— PASSAGE TO READ —
=====
Purpose: To correlate the presence of fungi with symptom flares, pain and urinary severity in a prospective, longitudinal study of women with IC/BPS enrolled in the MAPP Research Network.
Methods: Flare status, pelvic pain, urinary severity, and midstream urine were collected at baseline, 6 and 12 months from female IC/BPS participants with at least one flare and age-matched participants with no reported flares. Multilocus PCR coupled with electrospray ionization/mass spectrometry was used for identification of fungal species and genus. Associations between "mycobiome" (species/genus presence, relative abundance, Shannon's/Chao1 diversity indices) and current flare status, pain, urinary severity were evaluated using generalized linear mixed models, permutational multivariate analysis of variance, Wilcoxon's rank-sum test.
Results: The most specific analysis detected 13 fungal species from 8 genera in 504 urine samples from 202 females. A more sensitive analysis detected 43 genera. No overall differences were observed in fungal species/genus composition or diversity by flare status or pain severity. Longitudinal analyses suggested greater fungal diversity (Chao1 Mean Ratio 3.8, 95% CI 1.3-11.2, p = 0.02) and a significantly greater likelihood of detecting any fungal species (OR = 5.26, 95% CI 1.1-25.8, p = 0.04) in high vs low urinary severity participants. Individual taxa analysis showed a trend toward increased presence and relative abundance of Candida (OR = 6.63, 95% CI 0.8-58.5, p = 0.088) and Malassezia (only identified in 'high' urinary severity phenotype) for high vs low urinary symptoms.
Conclusion: This analysis suggests the possibility that greater urinary symptom severity is associated with the urinary mycobiome urine in some females with IC/BPS.
Keywords: Bladder pain syndrome; Flares; Fungal; Interstitial cystitis; Mycobiome.
=====
— RAW DATA —
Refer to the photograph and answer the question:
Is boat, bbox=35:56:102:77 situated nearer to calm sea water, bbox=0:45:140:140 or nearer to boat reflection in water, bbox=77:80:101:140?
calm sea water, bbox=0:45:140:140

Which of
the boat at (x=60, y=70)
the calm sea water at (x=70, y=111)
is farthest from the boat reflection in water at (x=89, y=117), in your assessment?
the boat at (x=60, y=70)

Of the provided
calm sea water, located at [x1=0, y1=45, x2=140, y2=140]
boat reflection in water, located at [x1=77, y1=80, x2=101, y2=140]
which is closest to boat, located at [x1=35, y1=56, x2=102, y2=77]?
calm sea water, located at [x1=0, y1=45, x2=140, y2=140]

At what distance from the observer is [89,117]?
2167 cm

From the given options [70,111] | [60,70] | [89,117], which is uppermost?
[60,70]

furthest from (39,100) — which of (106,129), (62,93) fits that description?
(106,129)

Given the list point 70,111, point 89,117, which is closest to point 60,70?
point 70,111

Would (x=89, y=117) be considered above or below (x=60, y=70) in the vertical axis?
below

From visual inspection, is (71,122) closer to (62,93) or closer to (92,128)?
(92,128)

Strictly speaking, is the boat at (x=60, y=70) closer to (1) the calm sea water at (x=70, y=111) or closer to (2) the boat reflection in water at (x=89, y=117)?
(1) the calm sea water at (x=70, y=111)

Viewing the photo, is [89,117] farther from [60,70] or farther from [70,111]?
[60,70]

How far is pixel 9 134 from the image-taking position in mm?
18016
=====
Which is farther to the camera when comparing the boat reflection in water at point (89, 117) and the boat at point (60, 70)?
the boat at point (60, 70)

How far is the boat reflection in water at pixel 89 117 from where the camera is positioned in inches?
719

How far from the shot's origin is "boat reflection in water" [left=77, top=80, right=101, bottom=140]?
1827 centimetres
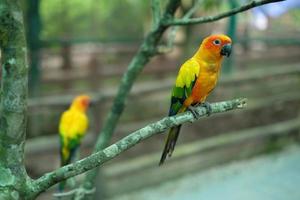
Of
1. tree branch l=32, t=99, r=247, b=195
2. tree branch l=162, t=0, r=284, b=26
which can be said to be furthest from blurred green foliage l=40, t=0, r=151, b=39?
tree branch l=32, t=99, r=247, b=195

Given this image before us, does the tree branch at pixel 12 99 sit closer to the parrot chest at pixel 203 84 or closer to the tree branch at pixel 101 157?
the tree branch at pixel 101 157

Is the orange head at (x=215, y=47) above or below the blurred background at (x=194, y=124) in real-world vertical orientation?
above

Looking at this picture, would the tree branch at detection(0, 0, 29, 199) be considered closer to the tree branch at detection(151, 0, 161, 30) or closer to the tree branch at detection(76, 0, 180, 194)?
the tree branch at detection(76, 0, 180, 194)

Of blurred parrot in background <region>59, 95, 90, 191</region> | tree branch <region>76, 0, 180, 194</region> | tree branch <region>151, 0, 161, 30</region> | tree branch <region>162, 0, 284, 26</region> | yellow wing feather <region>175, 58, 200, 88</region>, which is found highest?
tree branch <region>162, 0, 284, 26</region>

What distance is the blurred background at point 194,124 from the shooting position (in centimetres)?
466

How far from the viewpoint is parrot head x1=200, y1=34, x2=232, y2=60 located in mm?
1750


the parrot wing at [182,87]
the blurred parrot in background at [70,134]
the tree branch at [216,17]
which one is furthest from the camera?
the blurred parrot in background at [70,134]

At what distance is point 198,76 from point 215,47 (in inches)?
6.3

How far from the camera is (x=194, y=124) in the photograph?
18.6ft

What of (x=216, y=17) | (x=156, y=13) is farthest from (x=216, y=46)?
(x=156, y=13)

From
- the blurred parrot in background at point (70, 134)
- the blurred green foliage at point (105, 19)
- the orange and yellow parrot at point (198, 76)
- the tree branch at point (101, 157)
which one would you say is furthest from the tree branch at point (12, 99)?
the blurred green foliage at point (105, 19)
=====
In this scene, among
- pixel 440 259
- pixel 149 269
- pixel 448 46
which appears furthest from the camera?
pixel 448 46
=====
— LIST OF TASKS —
A. Answer these from the abstract on fungi and IC/BPS:
(i) At which time points were flare status, pain, urinary severity and urine collected?
(ii) How many urine samples, from how many females, did the most specific analysis cover?
(iii) Which genus was identified only in the 'high' urinary severity phenotype?
B. In one to three sentences, explain why the abstract on fungi and IC/BPS used multilocus PCR coupled with electrospray ionization/mass spectrometry.
C. Duplicate a part of the abstract on fungi and IC/BPS, beginning at the words that contain "Conclusion: This analysis" and stopping after "Interstitial cystitis; Mycobiome.".

— ANSWERS TO THIS EXERCISE —
A.
(i) At baseline, 6 months and 12 months.
(ii) 504 urine samples from 202 females.
(iii) Malassezia.

B. The method identified the fungal species and genus present in the urine samples. Those identifications were then used to test for associations with flare status, pain and urinary severity.

C.
Conclusion: This analysis suggests the possibility that greater urinary symptom severity is associated with the urinary mycobiome urine in some females with IC/BPS.
Keywords: Bladder pain syndrome; Flares; Fungal; Interstitial cystitis; Mycobiome.